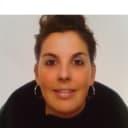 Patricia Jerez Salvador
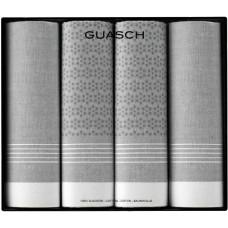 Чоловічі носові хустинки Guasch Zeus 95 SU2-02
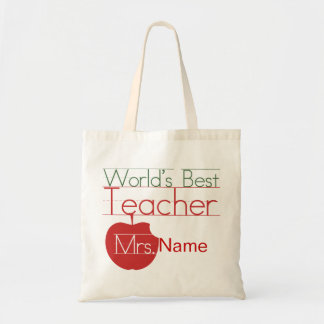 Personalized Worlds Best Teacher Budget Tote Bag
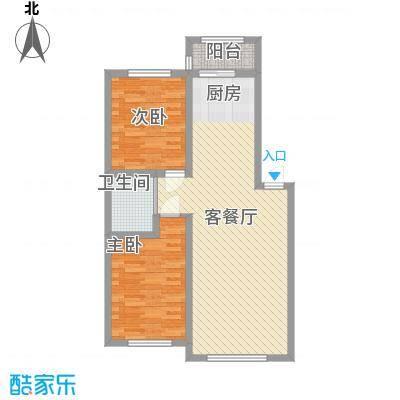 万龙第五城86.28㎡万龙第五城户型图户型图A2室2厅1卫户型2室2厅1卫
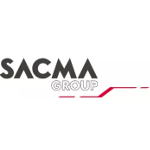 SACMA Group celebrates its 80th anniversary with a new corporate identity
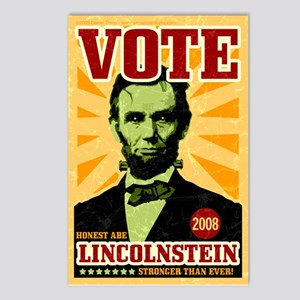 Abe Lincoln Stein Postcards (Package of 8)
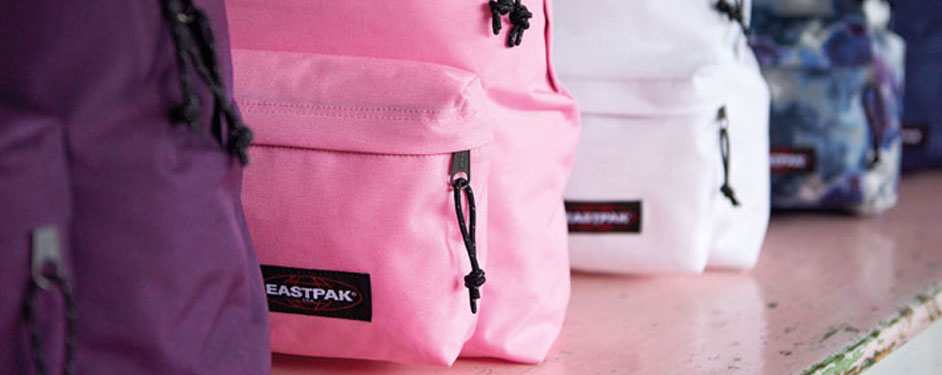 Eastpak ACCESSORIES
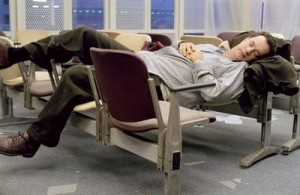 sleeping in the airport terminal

---

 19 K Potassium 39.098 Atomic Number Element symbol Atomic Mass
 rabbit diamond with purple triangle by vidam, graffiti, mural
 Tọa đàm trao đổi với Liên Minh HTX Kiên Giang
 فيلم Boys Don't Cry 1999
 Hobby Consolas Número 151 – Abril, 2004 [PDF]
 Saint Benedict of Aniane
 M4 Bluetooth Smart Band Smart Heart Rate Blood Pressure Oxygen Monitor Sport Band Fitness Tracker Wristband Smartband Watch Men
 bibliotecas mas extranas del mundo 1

### Task objective
Copy, exactly and only, the lines above that begin with the one containing "فيلم Boys Don't Cry 1999" and finish with the one containing "bibliotecas mas extranas del mundo 1".

### Task output
 فيلم Boys Don't Cry 1999
 Hobby Consolas Número 151 – Abril, 2004 [PDF]
 Saint Benedict of Aniane
 M4 Bluetooth Smart Band Smart Heart Rate Blood Pressure Oxygen Monitor Sport Band Fitness Tracker Wristband Smartband Watch Men
 bibliotecas mas extranas del mundo 1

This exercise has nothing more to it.